Take the line that contains "In the photo, is" and all lines after it, up to and including the last line of the data, and write them out exactly; nothing else belongs in the answer.
--- Dataset entries ---
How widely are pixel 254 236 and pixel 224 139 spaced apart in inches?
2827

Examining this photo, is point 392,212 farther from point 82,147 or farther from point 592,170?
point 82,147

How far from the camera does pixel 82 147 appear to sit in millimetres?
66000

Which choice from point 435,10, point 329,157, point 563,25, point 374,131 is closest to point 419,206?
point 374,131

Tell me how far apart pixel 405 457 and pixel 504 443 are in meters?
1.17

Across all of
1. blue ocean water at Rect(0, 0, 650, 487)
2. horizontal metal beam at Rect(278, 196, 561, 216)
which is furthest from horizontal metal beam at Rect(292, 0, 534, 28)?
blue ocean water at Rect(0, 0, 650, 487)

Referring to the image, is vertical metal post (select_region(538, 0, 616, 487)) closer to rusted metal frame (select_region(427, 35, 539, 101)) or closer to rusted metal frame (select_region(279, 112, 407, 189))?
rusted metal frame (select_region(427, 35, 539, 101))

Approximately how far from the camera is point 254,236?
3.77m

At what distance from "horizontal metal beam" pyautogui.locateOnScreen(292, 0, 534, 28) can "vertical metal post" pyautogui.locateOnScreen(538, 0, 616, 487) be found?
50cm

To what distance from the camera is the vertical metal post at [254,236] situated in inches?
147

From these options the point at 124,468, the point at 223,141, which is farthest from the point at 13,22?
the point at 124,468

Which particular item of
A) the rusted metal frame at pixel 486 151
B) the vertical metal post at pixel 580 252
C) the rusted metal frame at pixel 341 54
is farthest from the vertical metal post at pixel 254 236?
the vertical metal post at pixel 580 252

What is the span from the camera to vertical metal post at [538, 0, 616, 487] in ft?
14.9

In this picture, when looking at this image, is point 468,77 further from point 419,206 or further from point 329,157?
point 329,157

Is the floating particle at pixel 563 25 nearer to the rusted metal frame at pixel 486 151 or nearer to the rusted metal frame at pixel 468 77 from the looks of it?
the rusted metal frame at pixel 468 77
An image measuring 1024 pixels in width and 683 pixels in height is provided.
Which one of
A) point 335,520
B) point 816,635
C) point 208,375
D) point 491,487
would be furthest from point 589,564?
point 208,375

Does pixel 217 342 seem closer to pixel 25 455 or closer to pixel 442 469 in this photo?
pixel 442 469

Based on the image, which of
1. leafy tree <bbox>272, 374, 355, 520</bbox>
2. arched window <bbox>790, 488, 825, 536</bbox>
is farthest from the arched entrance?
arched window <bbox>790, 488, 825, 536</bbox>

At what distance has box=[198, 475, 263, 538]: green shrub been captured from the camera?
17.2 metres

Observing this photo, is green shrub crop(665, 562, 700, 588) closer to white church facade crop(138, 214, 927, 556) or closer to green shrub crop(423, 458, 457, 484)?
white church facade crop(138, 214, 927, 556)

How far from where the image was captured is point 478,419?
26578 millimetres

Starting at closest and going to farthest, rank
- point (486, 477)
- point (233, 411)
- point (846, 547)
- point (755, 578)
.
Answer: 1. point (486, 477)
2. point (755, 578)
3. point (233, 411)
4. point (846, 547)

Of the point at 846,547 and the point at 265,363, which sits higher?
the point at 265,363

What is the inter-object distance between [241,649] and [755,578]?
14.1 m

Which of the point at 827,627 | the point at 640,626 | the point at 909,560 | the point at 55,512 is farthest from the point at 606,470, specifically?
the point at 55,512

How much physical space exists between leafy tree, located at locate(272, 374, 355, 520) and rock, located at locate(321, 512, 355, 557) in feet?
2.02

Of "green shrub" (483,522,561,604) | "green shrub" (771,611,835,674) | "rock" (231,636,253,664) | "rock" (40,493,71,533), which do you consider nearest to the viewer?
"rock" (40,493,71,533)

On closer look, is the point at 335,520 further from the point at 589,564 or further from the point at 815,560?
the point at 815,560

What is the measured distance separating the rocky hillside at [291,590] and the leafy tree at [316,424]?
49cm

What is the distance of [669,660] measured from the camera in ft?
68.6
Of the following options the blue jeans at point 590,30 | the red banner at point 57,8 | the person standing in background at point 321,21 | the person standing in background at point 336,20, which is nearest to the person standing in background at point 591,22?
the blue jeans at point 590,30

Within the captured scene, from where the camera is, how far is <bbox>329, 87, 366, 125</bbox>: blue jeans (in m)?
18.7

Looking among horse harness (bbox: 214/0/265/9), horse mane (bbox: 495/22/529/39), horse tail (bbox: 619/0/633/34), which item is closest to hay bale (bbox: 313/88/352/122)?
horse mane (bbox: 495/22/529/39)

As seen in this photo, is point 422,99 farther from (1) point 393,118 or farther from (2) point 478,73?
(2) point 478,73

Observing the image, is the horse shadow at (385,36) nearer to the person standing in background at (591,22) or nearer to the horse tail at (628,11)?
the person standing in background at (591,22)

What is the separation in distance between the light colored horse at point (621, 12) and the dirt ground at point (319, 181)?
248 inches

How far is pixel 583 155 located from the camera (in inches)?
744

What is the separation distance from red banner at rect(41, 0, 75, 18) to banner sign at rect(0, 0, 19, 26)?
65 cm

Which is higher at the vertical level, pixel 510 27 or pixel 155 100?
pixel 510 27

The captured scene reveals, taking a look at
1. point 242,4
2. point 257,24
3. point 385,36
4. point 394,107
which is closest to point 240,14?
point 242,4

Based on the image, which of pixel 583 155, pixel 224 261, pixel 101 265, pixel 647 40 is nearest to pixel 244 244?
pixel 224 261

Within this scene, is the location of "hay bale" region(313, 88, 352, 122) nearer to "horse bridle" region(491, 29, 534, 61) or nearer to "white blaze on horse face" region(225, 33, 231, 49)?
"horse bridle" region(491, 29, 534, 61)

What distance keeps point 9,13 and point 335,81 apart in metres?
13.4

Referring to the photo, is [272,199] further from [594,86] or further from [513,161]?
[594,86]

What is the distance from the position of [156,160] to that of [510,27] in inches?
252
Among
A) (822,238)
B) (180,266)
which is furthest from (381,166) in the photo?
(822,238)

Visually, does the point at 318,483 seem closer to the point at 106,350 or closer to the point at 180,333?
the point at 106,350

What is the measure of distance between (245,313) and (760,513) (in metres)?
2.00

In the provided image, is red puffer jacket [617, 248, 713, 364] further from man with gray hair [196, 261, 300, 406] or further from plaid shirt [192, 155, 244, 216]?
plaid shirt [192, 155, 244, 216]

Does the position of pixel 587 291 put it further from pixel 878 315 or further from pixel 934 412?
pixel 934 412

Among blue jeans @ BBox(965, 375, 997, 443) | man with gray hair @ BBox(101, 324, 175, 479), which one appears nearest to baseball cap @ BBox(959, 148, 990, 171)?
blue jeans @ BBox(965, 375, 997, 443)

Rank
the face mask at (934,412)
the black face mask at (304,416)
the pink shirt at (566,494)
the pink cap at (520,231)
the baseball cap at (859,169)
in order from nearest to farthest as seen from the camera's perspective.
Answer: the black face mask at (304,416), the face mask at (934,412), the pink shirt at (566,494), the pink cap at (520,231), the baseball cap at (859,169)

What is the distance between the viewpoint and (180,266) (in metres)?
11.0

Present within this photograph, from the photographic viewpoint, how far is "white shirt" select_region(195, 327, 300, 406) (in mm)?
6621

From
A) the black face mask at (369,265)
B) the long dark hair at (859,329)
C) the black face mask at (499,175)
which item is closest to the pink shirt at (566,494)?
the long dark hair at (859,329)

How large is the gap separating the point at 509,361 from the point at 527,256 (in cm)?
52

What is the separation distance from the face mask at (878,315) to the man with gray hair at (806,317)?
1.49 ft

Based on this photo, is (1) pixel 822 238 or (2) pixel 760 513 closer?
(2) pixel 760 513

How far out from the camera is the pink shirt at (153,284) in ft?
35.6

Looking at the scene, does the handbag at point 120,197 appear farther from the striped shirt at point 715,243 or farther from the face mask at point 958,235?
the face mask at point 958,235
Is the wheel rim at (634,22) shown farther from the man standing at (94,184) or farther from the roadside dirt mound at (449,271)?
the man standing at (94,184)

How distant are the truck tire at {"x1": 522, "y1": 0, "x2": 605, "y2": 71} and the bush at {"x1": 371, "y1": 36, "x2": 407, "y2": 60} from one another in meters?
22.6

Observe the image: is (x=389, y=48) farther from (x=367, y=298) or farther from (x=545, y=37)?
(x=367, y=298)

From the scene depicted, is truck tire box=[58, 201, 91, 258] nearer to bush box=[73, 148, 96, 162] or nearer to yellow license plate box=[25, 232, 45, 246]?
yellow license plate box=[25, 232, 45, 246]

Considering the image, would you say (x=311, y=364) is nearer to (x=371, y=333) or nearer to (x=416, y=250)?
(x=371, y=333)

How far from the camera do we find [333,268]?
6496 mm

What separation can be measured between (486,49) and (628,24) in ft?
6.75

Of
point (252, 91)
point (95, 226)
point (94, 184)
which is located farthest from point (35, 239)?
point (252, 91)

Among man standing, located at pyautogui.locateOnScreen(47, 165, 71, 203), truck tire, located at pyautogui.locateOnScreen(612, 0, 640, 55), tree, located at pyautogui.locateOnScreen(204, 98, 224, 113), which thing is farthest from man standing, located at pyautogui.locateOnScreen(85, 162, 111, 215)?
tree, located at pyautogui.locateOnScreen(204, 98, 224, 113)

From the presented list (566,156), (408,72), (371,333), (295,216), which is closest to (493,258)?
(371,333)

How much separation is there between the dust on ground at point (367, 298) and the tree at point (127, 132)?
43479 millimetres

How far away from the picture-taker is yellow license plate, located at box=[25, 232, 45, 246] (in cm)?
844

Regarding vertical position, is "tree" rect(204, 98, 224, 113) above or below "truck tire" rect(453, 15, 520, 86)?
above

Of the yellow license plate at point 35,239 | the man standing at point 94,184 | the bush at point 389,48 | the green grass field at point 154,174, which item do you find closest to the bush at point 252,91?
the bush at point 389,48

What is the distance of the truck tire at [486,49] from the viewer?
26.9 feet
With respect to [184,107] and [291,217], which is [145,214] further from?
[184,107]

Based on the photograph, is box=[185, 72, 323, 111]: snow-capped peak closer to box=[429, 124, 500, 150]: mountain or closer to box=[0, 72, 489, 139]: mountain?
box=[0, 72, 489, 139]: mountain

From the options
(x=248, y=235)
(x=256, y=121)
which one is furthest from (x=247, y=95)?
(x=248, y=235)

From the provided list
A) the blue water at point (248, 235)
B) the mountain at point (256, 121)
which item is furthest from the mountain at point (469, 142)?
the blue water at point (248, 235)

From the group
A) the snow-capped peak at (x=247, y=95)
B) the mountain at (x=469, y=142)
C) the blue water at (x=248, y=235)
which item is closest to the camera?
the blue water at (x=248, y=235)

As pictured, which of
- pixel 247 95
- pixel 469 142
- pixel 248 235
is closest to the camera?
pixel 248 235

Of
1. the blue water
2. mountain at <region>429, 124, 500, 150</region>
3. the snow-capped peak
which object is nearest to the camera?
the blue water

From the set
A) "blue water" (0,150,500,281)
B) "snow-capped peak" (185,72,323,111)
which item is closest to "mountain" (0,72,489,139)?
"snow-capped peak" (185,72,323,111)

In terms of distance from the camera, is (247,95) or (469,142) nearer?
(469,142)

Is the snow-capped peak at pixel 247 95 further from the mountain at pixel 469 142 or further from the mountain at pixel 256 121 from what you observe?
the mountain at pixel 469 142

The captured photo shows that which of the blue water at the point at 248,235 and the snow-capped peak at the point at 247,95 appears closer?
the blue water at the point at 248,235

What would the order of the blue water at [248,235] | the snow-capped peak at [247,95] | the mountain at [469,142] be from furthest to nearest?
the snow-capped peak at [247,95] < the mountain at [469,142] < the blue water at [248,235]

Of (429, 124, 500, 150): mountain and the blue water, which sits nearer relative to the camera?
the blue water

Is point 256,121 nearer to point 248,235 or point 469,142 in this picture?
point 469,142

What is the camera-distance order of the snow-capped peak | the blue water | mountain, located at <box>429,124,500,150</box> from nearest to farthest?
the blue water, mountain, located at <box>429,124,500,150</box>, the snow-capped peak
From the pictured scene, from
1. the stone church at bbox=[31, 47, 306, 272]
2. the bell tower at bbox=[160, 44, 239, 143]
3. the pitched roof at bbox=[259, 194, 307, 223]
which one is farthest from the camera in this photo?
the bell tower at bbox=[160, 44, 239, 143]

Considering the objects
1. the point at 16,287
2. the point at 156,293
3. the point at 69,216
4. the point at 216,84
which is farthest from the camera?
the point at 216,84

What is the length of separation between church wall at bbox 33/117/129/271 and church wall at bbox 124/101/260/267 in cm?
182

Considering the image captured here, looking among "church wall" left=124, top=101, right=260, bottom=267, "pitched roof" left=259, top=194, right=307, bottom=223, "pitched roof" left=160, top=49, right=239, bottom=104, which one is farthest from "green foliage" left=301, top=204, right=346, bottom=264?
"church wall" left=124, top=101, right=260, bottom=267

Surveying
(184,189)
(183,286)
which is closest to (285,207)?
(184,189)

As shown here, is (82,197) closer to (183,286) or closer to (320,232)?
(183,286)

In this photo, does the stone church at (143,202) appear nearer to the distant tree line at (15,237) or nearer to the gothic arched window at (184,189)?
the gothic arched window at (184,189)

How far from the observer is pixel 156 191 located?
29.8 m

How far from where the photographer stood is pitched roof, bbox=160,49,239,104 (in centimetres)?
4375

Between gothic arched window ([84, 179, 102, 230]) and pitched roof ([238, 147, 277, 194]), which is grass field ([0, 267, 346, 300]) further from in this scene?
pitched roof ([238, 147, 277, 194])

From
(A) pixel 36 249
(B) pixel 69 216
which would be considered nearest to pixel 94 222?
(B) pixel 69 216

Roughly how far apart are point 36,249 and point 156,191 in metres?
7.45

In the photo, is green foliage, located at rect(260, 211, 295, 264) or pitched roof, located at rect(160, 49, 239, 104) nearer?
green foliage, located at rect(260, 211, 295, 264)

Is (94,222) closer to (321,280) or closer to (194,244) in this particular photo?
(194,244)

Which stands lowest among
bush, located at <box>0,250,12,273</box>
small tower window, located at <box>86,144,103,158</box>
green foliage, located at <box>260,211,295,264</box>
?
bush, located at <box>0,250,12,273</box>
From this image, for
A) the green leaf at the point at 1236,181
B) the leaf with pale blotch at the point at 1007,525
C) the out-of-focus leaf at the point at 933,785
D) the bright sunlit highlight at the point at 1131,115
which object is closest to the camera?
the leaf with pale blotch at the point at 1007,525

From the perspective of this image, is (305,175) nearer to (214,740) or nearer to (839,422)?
---
## Answer for this exercise
In the photo, is green foliage, located at rect(260, 211, 295, 264) or pitched roof, located at rect(160, 49, 239, 104) nearer?
green foliage, located at rect(260, 211, 295, 264)

Is (94,222) closer to (321,280) or closer to (194,244) in this particular photo?
(194,244)

Which stands lowest among
bush, located at <box>0,250,12,273</box>
small tower window, located at <box>86,144,103,158</box>
green foliage, located at <box>260,211,295,264</box>
?
bush, located at <box>0,250,12,273</box>
From this image, for
A) the green leaf at the point at 1236,181
B) the leaf with pale blotch at the point at 1007,525
C) the out-of-focus leaf at the point at 933,785
D) the bright sunlit highlight at the point at 1131,115
which object is closest to the camera?
the leaf with pale blotch at the point at 1007,525

From the perspective of this image, is (305,175) nearer to (214,740) or nearer to (839,422)?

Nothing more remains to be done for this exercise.